§ Übungsaufgaben
1. Schreiben Sie aus dem Text über die Ausstellung in Ahrweiler den Abschnitt ab, der bei „Foto: Martin Gausmann“ beginnt und bei „März abgesagt worden.“ endet.
2. Übersetzen Sie aus dem Text über die Ausstellung in Ahrweiler den folgenden Satz ins Englische: „Dagegen war die Vernissage der Wanderausstellung, die an 27 Orten bis 2021 touren sollte, in Münster schon am 5. März abgesagt worden.“

Kunst in Ahrweiler Vernissage des Bananensprayers trotz Corona-Krise

Ahrweiler · Die Galerie Diede bringt Kunst von Thomas Baumgärtel in den Weißen Turm in Ahrweiler. Der sogenannte „Bananensprayer“ aus Köln hat die gelbe Frucht bereits auf ungewöhnliche Untergründe gebannt.

 Vernissage im Weißen Turm: Marcus Diede (links) und Thomas Baumgärtel.

Vernissage im Weißen Turm: Marcus Diede (links) und Thomas Baumgärtel.

Foto: Martin Gausmann

Hat die Kreisstadt noch mal Glück gehabt? Im Weißen Turm in Ahrweiler ist trotz Corona-Krise die Ausstellung „German Urban Pop Art“ mit mehr als 50 Werken aus dem gleichnamigen Zyklus des Künstlers Thomas Baumgärtel eröffnet worden. Dagegen war die Vernissage der Wanderausstellung, die an 27 Orten bis 2021 touren sollte, in Münster schon am 5. März abgesagt worden.

§ Erfasste Angaben
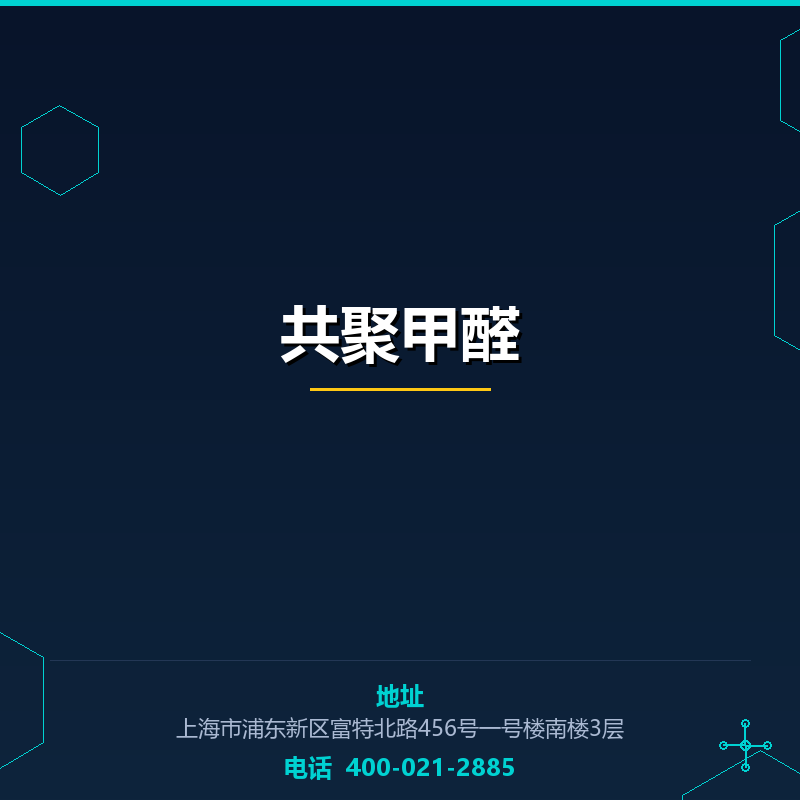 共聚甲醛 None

...

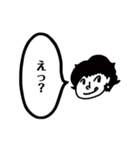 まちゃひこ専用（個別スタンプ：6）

§ Lösungen
1.
Foto: Martin Gausmann

Hat die Kreisstadt noch mal Glück gehabt? Im Weißen Turm in Ahrweiler ist trotz Corona-Krise die Ausstellung „German Urban Pop Art“ mit mehr als 50 Werken aus dem gleichnamigen Zyklus des Künstlers Thomas Baumgärtel eröffnet worden. Dagegen war die Vernissage der Wanderausstellung, die an 27 Orten bis 2021 touren sollte, in Münster schon am 5. März abgesagt worden.

2. By contrast, the opening of the traveling exhibition, which was supposed to tour 27 locations through 2021, had already been canceled in Münster on March 5.